YOUR TASK: Below is a block of entries; repeat exactly the lines starting at the line that contains "United States, site lebec_CA-38." and ending at the line that contains "Vietnam;Lao, site loc_0346, 2020-03-15", both included.

RECORDS SUPPLIED:

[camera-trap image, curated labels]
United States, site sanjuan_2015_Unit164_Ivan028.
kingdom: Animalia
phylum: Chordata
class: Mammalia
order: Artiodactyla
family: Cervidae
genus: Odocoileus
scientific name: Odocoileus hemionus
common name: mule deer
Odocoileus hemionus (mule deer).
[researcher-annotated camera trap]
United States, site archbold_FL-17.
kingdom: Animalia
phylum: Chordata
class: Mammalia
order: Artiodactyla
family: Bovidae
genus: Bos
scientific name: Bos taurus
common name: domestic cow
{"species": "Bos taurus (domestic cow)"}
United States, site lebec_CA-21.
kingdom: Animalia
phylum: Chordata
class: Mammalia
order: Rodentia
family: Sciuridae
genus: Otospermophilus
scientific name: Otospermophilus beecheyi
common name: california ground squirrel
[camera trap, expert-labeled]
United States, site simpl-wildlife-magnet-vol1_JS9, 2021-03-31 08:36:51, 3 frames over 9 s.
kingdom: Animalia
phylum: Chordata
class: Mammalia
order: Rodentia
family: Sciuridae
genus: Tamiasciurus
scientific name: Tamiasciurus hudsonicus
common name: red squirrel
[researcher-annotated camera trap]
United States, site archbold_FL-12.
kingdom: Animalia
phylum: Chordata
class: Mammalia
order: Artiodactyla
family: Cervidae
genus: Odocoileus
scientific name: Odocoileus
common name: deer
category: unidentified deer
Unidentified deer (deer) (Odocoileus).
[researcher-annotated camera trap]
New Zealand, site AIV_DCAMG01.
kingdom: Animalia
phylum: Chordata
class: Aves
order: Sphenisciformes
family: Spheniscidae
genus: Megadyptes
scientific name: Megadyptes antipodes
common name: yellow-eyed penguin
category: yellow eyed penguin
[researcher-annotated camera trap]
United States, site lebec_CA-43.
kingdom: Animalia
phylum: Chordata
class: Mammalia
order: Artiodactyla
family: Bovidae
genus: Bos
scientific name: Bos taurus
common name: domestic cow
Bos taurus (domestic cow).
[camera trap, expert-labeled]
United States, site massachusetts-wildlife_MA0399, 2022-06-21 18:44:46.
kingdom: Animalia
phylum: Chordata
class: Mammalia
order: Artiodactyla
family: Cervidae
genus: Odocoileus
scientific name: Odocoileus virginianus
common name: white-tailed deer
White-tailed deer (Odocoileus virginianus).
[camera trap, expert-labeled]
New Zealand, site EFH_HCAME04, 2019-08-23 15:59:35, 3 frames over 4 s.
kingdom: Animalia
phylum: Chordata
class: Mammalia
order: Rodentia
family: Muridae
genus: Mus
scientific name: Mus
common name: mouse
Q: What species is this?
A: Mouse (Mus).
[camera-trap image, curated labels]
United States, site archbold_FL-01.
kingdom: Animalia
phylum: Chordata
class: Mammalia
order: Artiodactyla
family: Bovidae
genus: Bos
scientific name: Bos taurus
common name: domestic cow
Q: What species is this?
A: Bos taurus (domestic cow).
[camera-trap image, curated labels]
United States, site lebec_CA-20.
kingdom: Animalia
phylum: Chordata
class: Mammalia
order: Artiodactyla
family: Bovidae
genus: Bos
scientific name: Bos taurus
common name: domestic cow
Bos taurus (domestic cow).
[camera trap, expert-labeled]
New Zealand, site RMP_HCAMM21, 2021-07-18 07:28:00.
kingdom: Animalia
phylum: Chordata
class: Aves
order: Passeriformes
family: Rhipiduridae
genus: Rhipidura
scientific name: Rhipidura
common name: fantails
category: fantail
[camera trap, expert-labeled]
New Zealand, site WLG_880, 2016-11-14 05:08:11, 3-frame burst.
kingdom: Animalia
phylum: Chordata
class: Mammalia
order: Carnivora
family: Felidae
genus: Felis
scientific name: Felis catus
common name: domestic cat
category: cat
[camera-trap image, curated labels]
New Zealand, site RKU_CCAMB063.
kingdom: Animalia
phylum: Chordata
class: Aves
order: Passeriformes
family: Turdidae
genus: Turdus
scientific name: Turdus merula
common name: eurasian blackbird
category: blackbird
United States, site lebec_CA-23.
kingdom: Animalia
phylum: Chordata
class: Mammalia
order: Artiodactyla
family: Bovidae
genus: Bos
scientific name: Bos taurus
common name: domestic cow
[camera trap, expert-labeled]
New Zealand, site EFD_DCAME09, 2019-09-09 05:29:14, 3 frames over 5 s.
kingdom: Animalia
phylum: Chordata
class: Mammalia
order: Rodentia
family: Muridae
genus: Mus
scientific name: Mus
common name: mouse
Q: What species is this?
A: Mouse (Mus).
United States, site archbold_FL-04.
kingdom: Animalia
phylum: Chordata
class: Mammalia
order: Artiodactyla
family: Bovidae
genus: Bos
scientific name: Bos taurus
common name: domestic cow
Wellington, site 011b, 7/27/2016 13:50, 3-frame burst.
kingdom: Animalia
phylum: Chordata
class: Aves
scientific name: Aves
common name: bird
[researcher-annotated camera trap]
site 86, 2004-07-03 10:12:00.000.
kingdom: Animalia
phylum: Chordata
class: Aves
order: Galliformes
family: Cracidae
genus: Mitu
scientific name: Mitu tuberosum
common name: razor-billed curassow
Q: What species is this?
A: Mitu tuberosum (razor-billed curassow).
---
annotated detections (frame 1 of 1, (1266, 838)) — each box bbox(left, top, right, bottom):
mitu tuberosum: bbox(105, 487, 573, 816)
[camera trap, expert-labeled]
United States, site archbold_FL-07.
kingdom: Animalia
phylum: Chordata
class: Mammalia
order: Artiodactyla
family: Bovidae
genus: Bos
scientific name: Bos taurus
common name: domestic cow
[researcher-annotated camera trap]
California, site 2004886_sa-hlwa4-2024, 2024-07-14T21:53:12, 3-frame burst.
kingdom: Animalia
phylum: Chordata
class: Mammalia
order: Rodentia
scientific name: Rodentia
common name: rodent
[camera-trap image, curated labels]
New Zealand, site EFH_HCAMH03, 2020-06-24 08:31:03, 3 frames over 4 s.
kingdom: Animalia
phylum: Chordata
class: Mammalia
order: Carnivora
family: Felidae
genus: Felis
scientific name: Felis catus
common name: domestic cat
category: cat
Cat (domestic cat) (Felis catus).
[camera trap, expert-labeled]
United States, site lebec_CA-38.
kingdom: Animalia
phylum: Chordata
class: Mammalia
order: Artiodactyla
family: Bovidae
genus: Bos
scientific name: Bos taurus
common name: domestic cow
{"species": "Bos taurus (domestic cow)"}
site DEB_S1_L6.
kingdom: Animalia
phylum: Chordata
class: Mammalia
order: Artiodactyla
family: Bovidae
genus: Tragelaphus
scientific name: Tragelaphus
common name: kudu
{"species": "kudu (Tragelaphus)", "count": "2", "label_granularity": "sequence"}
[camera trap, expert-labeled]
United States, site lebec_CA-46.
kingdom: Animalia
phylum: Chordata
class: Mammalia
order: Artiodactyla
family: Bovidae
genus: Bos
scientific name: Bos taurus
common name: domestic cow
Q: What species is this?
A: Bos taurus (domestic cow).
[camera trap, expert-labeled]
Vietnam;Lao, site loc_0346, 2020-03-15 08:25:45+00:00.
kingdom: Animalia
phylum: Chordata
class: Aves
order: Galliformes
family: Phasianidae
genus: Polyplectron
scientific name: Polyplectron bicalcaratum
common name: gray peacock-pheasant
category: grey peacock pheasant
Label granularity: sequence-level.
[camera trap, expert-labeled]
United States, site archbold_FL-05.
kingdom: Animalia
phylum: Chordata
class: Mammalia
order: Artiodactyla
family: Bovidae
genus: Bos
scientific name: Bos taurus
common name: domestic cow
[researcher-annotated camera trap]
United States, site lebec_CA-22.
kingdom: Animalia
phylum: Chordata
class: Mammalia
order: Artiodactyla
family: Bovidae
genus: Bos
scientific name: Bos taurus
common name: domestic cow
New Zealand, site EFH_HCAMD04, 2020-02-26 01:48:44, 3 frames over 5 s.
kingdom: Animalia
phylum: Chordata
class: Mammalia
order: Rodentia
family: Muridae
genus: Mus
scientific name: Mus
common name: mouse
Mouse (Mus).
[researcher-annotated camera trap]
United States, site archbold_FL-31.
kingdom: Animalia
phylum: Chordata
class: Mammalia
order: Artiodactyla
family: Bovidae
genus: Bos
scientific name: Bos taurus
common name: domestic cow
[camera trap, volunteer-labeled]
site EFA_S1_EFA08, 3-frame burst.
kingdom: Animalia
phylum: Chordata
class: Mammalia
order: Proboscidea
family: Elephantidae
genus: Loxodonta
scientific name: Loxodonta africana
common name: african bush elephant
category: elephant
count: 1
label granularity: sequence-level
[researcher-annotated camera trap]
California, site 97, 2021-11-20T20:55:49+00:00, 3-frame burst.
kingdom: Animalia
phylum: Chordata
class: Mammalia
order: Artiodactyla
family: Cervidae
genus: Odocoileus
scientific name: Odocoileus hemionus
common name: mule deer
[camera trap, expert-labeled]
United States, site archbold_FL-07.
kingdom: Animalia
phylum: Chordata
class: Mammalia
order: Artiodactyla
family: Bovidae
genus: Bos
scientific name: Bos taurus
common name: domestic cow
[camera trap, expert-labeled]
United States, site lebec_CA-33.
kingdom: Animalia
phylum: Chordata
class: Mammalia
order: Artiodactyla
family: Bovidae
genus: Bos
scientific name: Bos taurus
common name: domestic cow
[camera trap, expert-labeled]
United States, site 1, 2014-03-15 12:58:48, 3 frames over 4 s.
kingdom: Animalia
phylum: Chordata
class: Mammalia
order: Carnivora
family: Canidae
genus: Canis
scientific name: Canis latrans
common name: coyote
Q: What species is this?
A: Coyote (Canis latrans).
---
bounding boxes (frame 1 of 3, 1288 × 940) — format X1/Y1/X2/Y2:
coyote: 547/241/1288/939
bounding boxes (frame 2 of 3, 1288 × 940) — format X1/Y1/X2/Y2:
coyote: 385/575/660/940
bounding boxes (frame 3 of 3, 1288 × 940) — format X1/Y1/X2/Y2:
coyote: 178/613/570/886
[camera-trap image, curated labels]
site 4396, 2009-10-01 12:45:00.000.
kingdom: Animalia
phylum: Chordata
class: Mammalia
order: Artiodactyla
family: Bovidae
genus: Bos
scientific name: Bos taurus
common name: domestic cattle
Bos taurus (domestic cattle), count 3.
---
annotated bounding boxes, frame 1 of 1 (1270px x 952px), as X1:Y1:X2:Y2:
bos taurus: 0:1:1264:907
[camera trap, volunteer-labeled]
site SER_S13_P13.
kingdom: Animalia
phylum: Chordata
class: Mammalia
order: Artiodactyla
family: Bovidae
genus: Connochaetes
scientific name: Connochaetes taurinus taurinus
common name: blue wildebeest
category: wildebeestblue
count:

WRITTEN RESPONSE:
United States, site lebec_CA-38.
kingdom: Animalia
phylum: Chordata
class: Mammalia
order: Artiodactyla
family: Bovidae
genus: Bos
scientific name: Bos taurus
common name: domestic cow
{"species": "Bos taurus (domestic cow)"}
site DEB_S1_L6.
kingdom: Animalia
phylum: Chordata
class: Mammalia
order: Artiodactyla
family: Bovidae
genus: Tragelaphus
scientific name: Tragelaphus
common name: kudu
{"species": "kudu (Tragelaphus)", "count": "2", "label_granularity": "sequence"}
[camera trap, expert-labeled]
United States, site lebec_CA-46.
kingdom: Animalia
phylum: Chordata
class: Mammalia
order: Artiodactyla
family: Bovidae
genus: Bos
scientific name: Bos taurus
common name: domestic cow
Q: What species is this?
A: Bos taurus (domestic cow).
[camera trap, expert-labeled]
Vietnam;Lao, site loc_0346, 2020-03-15 08:25:45+00:00.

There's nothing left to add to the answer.